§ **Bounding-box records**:
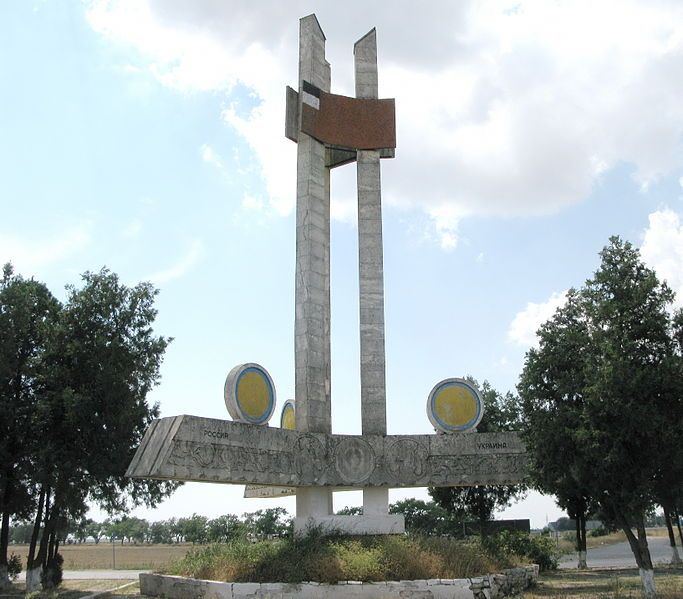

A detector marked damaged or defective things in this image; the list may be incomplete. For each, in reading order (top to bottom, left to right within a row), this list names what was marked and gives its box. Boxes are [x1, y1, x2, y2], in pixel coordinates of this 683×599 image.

rusty metal panel [304, 92, 396, 152]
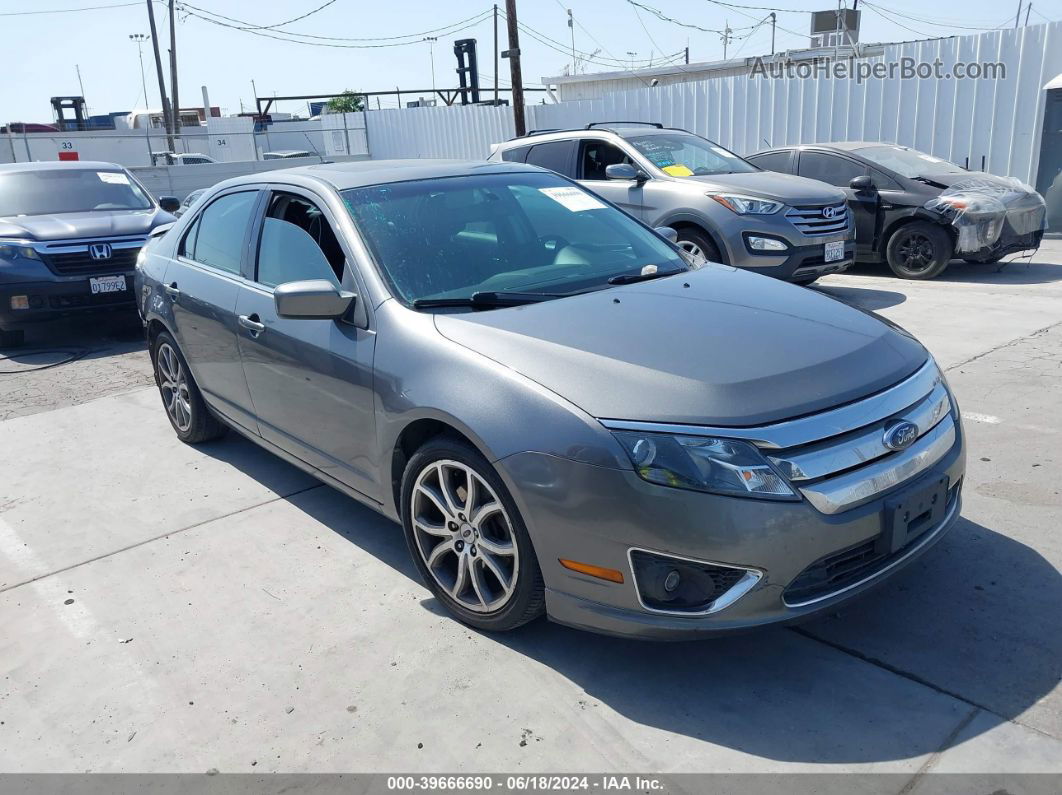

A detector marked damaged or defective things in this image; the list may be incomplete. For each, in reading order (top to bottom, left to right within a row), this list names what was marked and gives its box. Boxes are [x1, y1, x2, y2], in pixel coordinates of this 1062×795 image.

damaged black car [748, 143, 1048, 280]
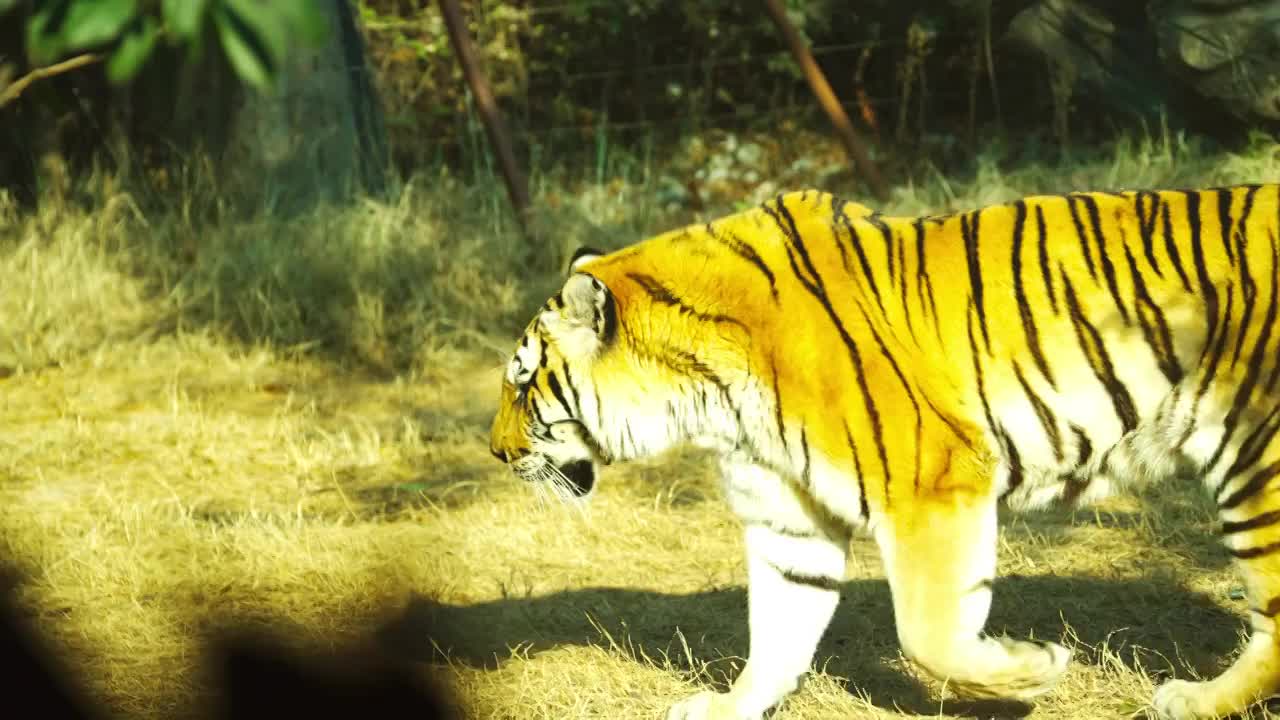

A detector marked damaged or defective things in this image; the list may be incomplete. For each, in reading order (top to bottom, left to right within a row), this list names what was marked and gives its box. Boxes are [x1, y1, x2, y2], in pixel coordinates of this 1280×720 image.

rusty pole [432, 0, 527, 240]
rusty pole [757, 0, 890, 199]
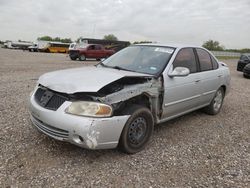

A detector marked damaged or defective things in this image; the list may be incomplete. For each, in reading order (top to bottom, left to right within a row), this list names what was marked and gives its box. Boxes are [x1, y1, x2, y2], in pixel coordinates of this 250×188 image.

crumpled hood [38, 66, 151, 94]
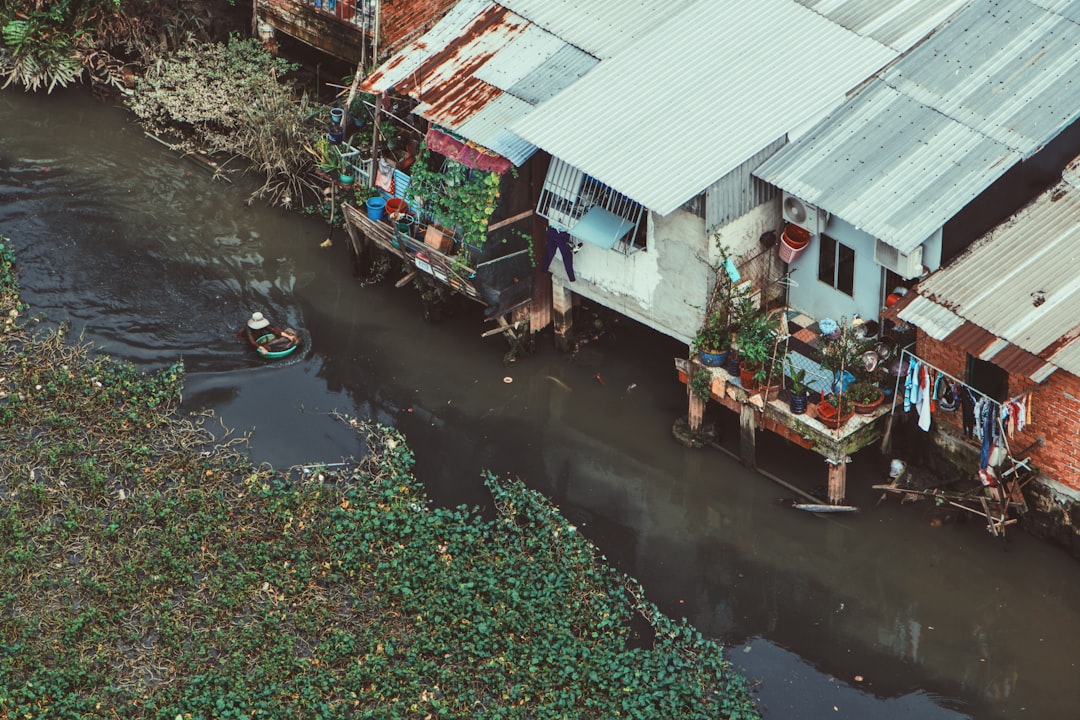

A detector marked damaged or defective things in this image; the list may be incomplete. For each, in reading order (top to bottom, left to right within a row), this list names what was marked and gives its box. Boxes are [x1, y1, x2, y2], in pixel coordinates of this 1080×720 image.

rusty metal roof sheet [756, 0, 1080, 255]
rusty metal roof sheet [898, 169, 1080, 379]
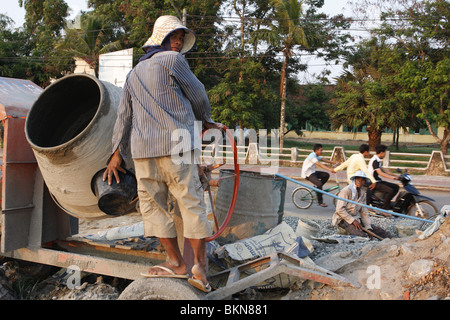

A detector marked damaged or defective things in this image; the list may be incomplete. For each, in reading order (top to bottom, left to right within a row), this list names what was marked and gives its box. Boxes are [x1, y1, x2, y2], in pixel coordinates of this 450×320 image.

rusty metal tank [25, 74, 125, 220]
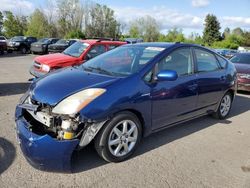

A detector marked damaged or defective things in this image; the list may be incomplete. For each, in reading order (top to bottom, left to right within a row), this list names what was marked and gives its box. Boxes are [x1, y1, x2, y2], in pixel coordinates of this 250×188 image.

cracked headlight [52, 88, 106, 116]
damaged front bumper [14, 104, 106, 172]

§ **Directions**: Can you rewrite the whole listing so that "detector" becomes "classifier" everywhere, with nothing else changed and the pictures left out?

§ **Solution for this problem**:
A classifier marked damaged or defective things in this image; the list may be incomplete. For each, in reading order (top to bottom, left to right within a row), this list names what was marked and gives its box. Boxes are [x1, y1, x2, y2], in pixel coordinates of this 683×599 image.

rusty metal panel [304, 92, 396, 152]

A classifier marked damaged or defective things in this image; the list may be incomplete. For each, in reading order (top to bottom, left to right within a row), this list names what was marked and gives its box. Boxes are [x1, y1, x2, y2], in pixel coordinates of this 1062×795 image.

damaged black car [748, 143, 1048, 280]

A classifier marked damaged or defective things in this image; the list may be incomplete. For each, in reading order (top to bottom, left to right within a row), this list names what was marked and gives its box. Boxes are [x1, y1, x2, y2], in pixel coordinates of this 1280×720 image.

rusty pole [432, 0, 527, 240]
rusty pole [757, 0, 890, 199]

A classifier marked damaged or defective things in this image; the list may be incomplete. For each, in reading order (top to bottom, left to right within a row), this list names what was marked and gives its box. Boxes are [x1, y1, x2, y2], in pixel coordinates of this 250×188 image.

crumpled hood [38, 66, 151, 94]

A classifier marked damaged or defective things in this image; the list may be incomplete. For each, in reading order (top to bottom, left to right within a row), this list names what was marked and gives its box. Boxes are [x1, y1, x2, y2], in pixel coordinates of this 1080×720 image.

rusty metal roof sheet [756, 0, 1080, 255]
rusty metal roof sheet [898, 169, 1080, 379]

A classifier marked damaged or defective things in this image; the list may be incomplete. For each, in reading order (top to bottom, left to right within a row), this list names what was marked and gives its box. Boxes are [x1, y1, x2, y2], in pixel coordinates of this 450×320 image.

rusty metal tank [25, 74, 125, 220]

A classifier marked damaged or defective things in this image; the list may be incomplete. For each, in reading order (top to bottom, left to right within a row), this list names what was marked and gives its box. Boxes are [x1, y1, x2, y2], in pixel coordinates of this 250×188 image.

cracked headlight [52, 88, 106, 116]
damaged front bumper [14, 104, 106, 172]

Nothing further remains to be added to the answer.